As previously stated, long boom/arms move the work load further from the center of gravity and can limit the size of attachments used. “The opposite is true for short boom/arm combinations because the work load is closer to the center of gravity, reducing stress to the work equipment and allowing for a wider range of attachments to be used,” says Yureskes.
Attachments Provide Options
Attachment manufacturers offer an alternative solution when a standard excavator stick comes up short.
Paul Wever Construction Equipment (PWCE) designs custom solutions to meet specific needs. “Too many people write off what can or cannot happen just based on their opinion of the task that needs to be done,” says Paul Wever. “It is difficult to get people to understand that it is worth the phone call to find out if your machine can accomplish the task.”
PWCE’s most popular attachment is the 16- to 20-ft. Extendavator model. “It pins on like a bucket,” says Wever. “We build them for all different size machines. Our most popular is the 40,000- to 70,000-lb. class… You can actually leave the extension on the machine and transport it based on how we have configured it.”
The ears on the EX70 Extendavator class unit are spread 16.5 in. and it has a 90mm pin. This is designed to fit the machine with the largest pins and bucket spread in that class. Bushing sets and longer pins are used to adapt the unit to other makes and models.
L&G Products offers the Add-a-Stick, which ranges from 12 to 20 ft. “It is a fast way to get extra reach without buying a different machine,” says Larry Heinneman. “In extreme cases, we will make something longer. We do not use a counterweight unless the ground underneath the machine is unstable. We work within the hydraulic limitations of the lifting capacity of the machine.”

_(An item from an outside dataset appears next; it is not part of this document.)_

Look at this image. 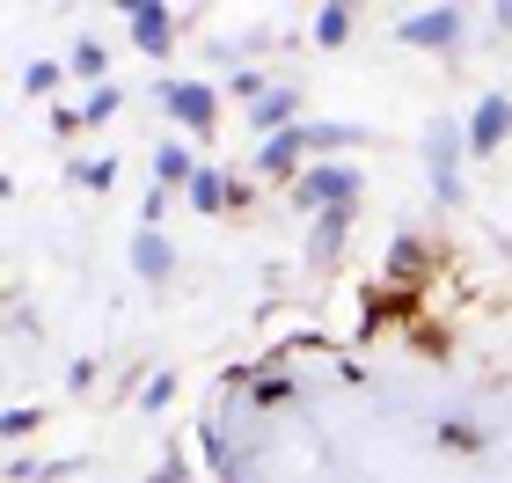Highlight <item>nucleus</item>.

What differentiates many of the attachments is the quality of materials used and customization offered. “It is structurally T1 steel and it is very strong,” says Heinneman. “We try to work with the customer and change things so they are convenient to use. Our engineering force will make something fit.”
For applications where you need to economically reach a little longer than the factory stick, L&G Products offers the Add-a-Boot. “That actually fastens to the stick and makes the stick longer,” says Heinneman. “You just replace the pins and pull the bucket. On a 40,000-lb. machine, you can gain 6 or 8 ft. You get up to the top end and we go up to 12 ft.”
PWCE also offers a hydraulically telescoping dipper for mid-size excavators. “I have built them on up to a 70,000-lb. class machine,” Wever notes.
While many companies currently offer telescoping dippersticks as an option on mini-excavators, very few are offering these attachments on mid-size excavators. The concept is the same as it is for backhoe-loaders.
“You don’t have to keep moving. You can just extend that stick out to get a little bit of extra reach,” says Wever. In some cases, it allows you to use a slightly smaller machine because you can get that extra 2 ft. of depth when needed. “We have found that once our customers have a telescoping dipper, the machine that doesn’t have it is the one that sits still.”
The extra reach with the extendible dipper depends on the carrier weight. It ranges from 5 ft. on a 40,000-lb. machine to 6 ft. on a 60,000-lb. machine.
Set for Success
With long reach attachments, setup is critical. For instance, consider the use of quick couplers. “A quick coupler will work,” says Heinneman. “I don’t like them because they usually weigh around 1,000 lbs. and that takes away from the lifting capacity of the machine. When you [extend the dipper] out there, it is desirable to have the least amount of weight possible.”
The operator is also key to success. “The operator has to have integrity in what he does,” says Heinneman. “A bad operator will do things that he isn’t supposed to do. The longer it gets, the better the operator that is required.”